**Records shown:**
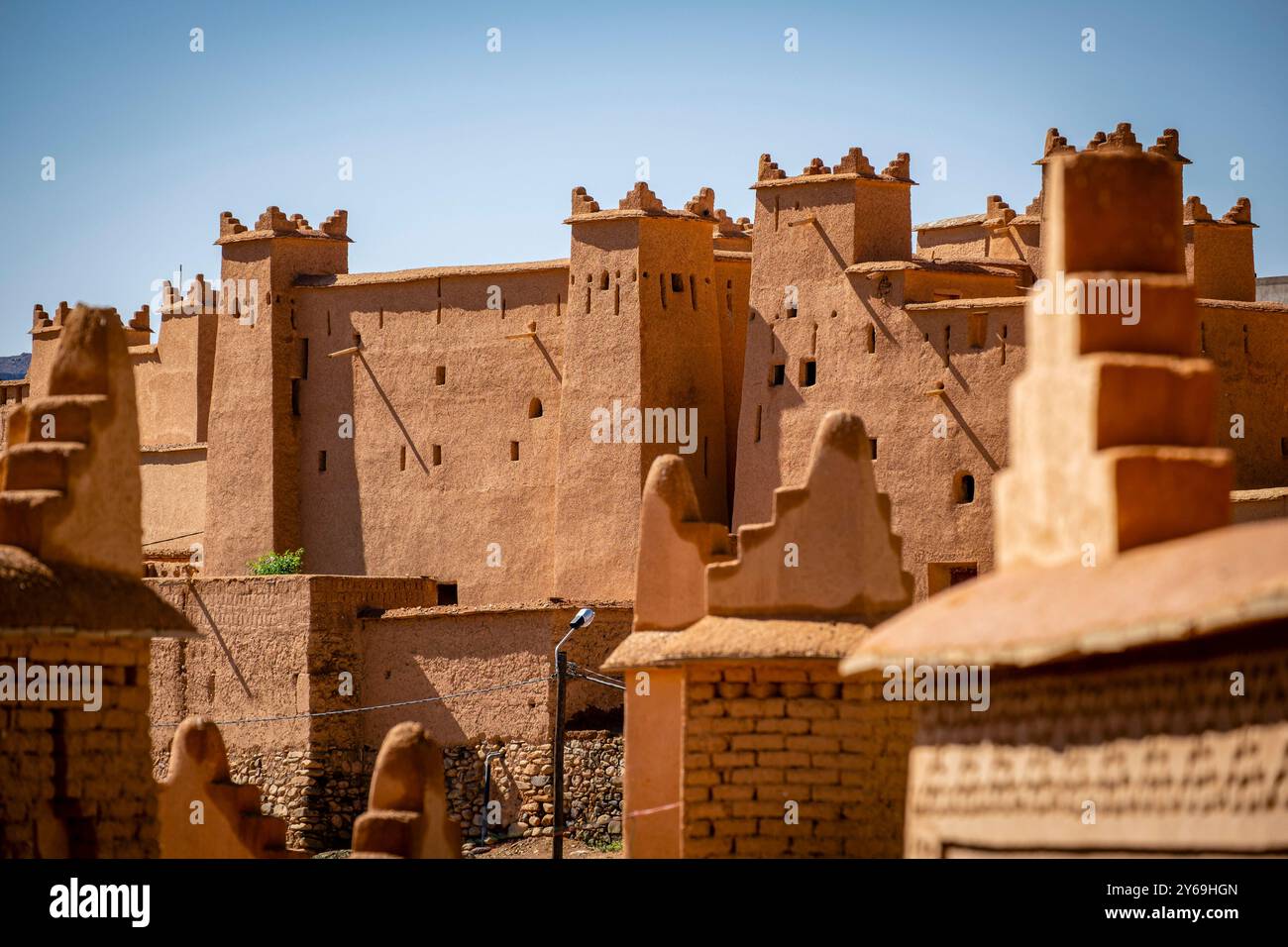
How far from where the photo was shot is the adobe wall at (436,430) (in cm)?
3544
==
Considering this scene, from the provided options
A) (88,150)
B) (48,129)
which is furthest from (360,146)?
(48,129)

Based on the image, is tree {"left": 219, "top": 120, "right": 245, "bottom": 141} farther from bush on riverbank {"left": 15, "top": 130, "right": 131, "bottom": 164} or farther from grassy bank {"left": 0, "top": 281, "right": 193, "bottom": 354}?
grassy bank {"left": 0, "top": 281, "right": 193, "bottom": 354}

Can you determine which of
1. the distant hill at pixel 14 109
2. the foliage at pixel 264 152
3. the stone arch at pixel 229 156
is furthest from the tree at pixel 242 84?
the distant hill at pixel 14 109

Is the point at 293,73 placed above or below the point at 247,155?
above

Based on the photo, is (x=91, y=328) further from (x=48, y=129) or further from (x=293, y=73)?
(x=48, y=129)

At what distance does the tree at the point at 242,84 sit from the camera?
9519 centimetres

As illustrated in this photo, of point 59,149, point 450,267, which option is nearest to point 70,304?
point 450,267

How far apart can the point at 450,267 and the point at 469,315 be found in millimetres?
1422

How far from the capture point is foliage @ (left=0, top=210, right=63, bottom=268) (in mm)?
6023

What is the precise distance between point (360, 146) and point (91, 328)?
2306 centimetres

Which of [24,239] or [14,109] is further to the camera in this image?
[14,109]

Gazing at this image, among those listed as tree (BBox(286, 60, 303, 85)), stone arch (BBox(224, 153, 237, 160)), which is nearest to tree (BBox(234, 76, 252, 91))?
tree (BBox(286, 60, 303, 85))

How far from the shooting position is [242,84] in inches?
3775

**Instructions for the task:** Starting at the line that contains "Is the point" and ending after the line that contains "2306 centimetres", write those items out again with "camera" changed to "lens" and nothing else altered.

**Answer below:**
Is the point at 293,73 placed above or below the point at 247,155?
above

Based on the photo, is (x=91, y=328) further from (x=48, y=129) or further from (x=293, y=73)?
(x=48, y=129)

At what distance does the tree at the point at 242,84 sit from the lens?
9519 centimetres

As illustrated in this photo, of point 59,149, point 450,267, which option is nearest to point 70,304?
point 450,267

How far apart can the point at 450,267 and the point at 469,315 be found in millimetres?
1422

How far from the capture point is foliage @ (left=0, top=210, right=63, bottom=268) (in mm)?
6023

What is the precise distance between point (360, 146) and point (91, 328)?
2306 centimetres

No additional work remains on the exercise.